• [Given data]
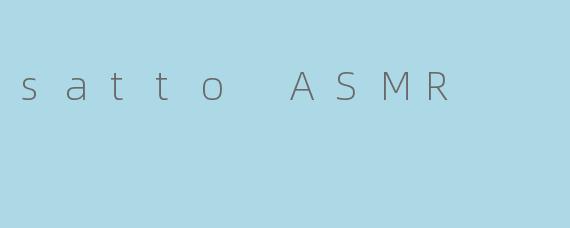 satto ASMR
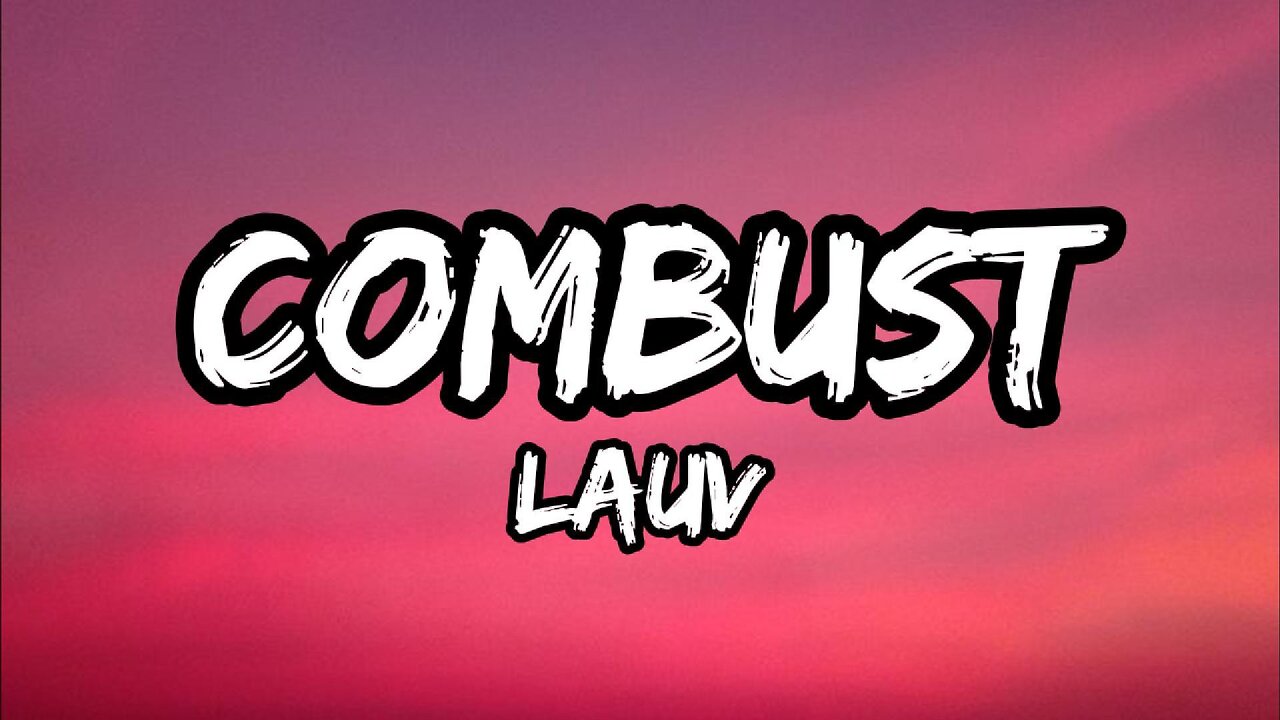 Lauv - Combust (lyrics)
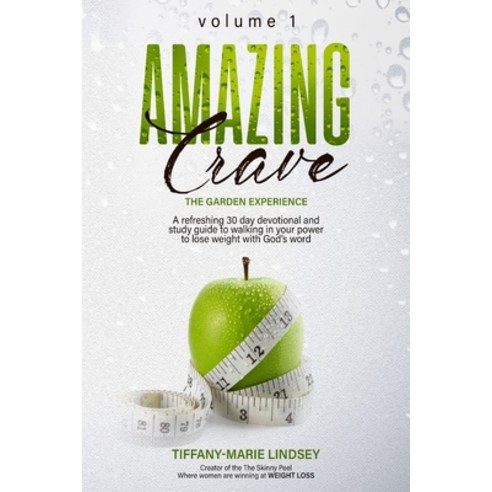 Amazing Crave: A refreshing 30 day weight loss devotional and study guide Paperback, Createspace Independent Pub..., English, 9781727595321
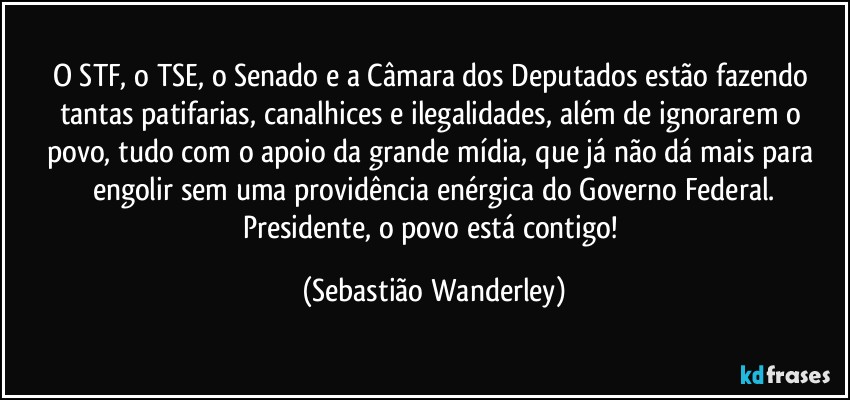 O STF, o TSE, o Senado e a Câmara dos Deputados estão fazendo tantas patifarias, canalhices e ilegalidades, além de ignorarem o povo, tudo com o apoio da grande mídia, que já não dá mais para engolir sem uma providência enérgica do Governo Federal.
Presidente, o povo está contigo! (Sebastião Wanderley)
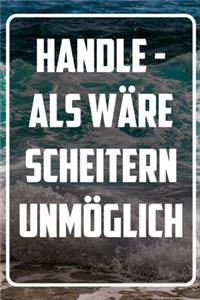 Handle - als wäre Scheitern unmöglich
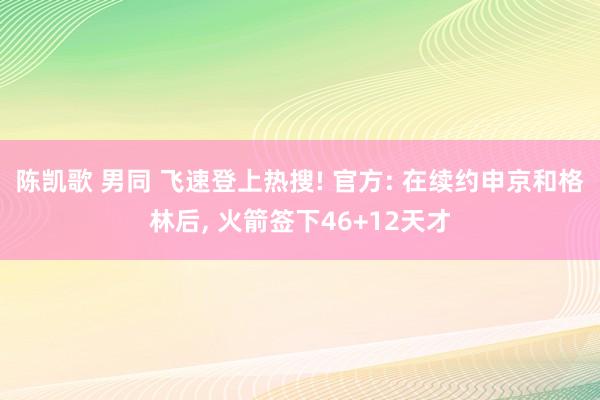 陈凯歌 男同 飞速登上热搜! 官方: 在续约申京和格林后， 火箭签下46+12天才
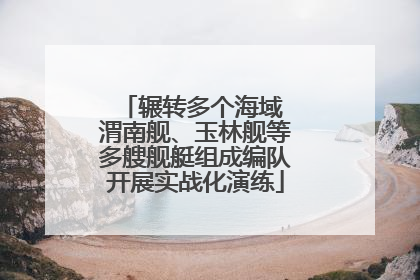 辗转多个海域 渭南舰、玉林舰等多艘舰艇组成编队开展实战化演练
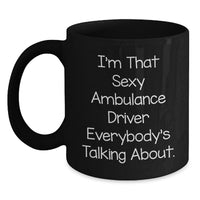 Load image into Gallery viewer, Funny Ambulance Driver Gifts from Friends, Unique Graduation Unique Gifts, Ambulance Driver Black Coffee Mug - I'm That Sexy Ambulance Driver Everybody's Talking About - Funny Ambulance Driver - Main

• [How to complete this task]
Repeat the records above word for word. Pictures stay out of the copy.

• [Solution to the problem]
 satto ASMR
 Lauv - Combust (lyrics)
 Amazing Crave: A refreshing 30 day weight loss devotional and study guide Paperback, Createspace Independent Pub..., English, 9781727595321
 O STF, o TSE, o Senado e a Câmara dos Deputados estão fazendo tantas patifarias, canalhices e ilegalidades, além de ignorarem o povo, tudo com o apoio da grande mídia, que já não dá mais para engolir sem uma providência enérgica do Governo Federal.
Presidente, o povo está contigo! (Sebastião Wanderley)
 Handle - als wäre Scheitern unmöglich
 陈凯歌 男同 飞速登上热搜! 官方: 在续约申京和格林后， 火箭签下46+12天才
 辗转多个海域 渭南舰、玉林舰等多艘舰艇组成编队开展实战化演练
 Load image into Gallery viewer, Funny Ambulance Driver Gifts from Friends, Unique Graduation Unique Gifts, Ambulance Driver Black Coffee Mug - I'm That Sexy Ambulance Driver Everybody's Talking About - Funny Ambulance Driver - Main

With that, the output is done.